The technology is actually quite cool. At Keck they call it LGS – laser guide stars. Of course adaptive optics with natural guide stars (NGS) has been around for a while, but it depends on the presence of stars near where you want to observe (within about 30 arcsecs or so). Despite there being “billions and billions” of stars in our Galaxy, apparently this leaves something like 99% of the sky unviewable with adaptive optics. Hence the genesis of this new technology. The laser is shot up in the direction of the astronomical object of interest where it interacts with the sodium layer high up (about 90km) in our atmosphere. The sodium atoms (which got to be there by virtue of meteor strikes, etc, by the way) are excited into emission by the laser and the telescope uses it as an artificial source to correct the aberrations that are introduced by the atmosphere.
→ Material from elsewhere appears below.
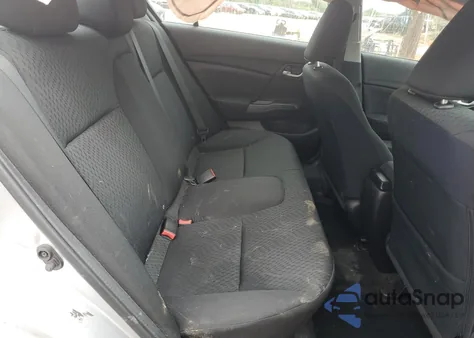 2015 Honda Civic Lx z USA, uszkodzony, nr VIN 19XFB2F5XFE267553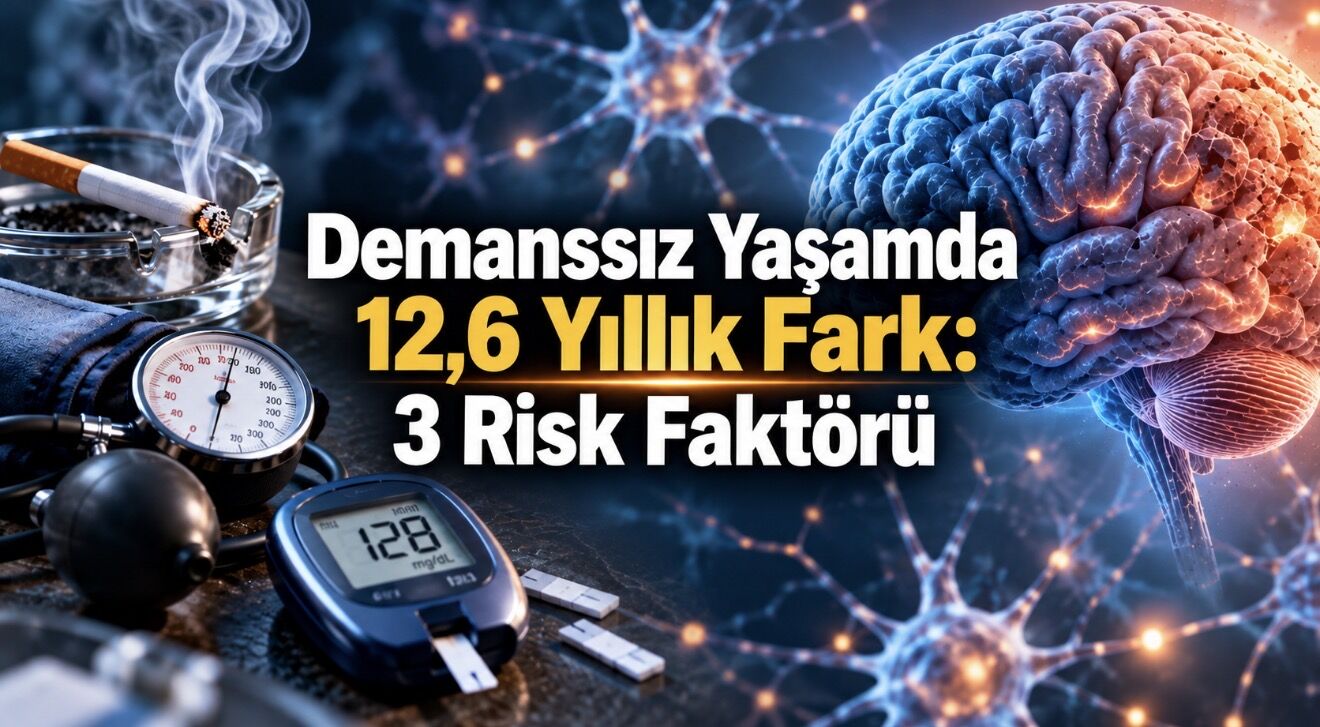 13 Yıla Yakın Daha Fazla Demanssız Yaşam Bu 3 Faktörle İlişkili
All pretty cool and it looks cool as well. I happened to have my camera with me (!) and so went to the back of the JCMT, onto the gantry and set up a long exposure on a tripod. This is what I got:

_mg_5453_ijfr1 _mg_5454_ijfr Not that great, but cool nonetheless. If you look closely (click on the images) you’ll see double stars and two lines for the laser. That’s because the way that the JCMT telescope is built, the whole building rotates when we follow sources around the sky. So the double stars and laser tracks are because the telescope moved in the middle of my exposures. (We’re not going to stop working just because I want to take a photograph!). These were a 1.5 and 3 minute exposures, respectively.